With no defence offered, even then, their Lordships were able to comfortably acquit co-accused Fhimah, and the remaining verdict convicting Megrahi is, putting it kindly, attenuated in the extreme. You should read it, if you haven’t already. It is barely logical, and is very far from a linear narration of a case proven beyond reasonable doubt.

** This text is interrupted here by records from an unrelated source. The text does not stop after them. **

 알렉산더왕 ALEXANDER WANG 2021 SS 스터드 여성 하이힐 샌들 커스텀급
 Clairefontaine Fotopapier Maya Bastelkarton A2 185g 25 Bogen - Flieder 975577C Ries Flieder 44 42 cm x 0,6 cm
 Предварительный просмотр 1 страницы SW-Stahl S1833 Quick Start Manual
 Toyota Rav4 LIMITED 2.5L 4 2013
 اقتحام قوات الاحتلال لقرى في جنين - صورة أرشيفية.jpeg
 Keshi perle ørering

What seems unavoidable is the conclusion that the UK, US and Libyan governments puppeteered the Zeist proceedings and current aftermath. It couldn‘t be concealed from the UN Observers. Scots law has been broken to accommodate the desired conclusions, and our own civil service are evidently the principal architects of the key local decision making. A recent letter from Tam Dalyell in the Scotsman read in part that the decision to release Mr Megrahi “had everything to do with avoiding an appeal which would have revealed the delaying and disgraceful behaviour of the Crown Office over 21 years, the "inexplicable" (the UN observer's word) decision by the judges at Zeist and the shortcomings in Mr Megrahi's original defence, not to mention the involvement of the American government in scapegoating Libya: The Americans should now be told that the motive for Mr Megrahi's release was the avoidance of the humiliation of Scottish justice in the eyes of the world.”
If that in itself does not meet the required condition that the matter must be sufficiently in the interests of justice to allow the Scottish Court to hear the families' pursuit of Megrahi’s appeal and to let justice run its course, then seriously, what is?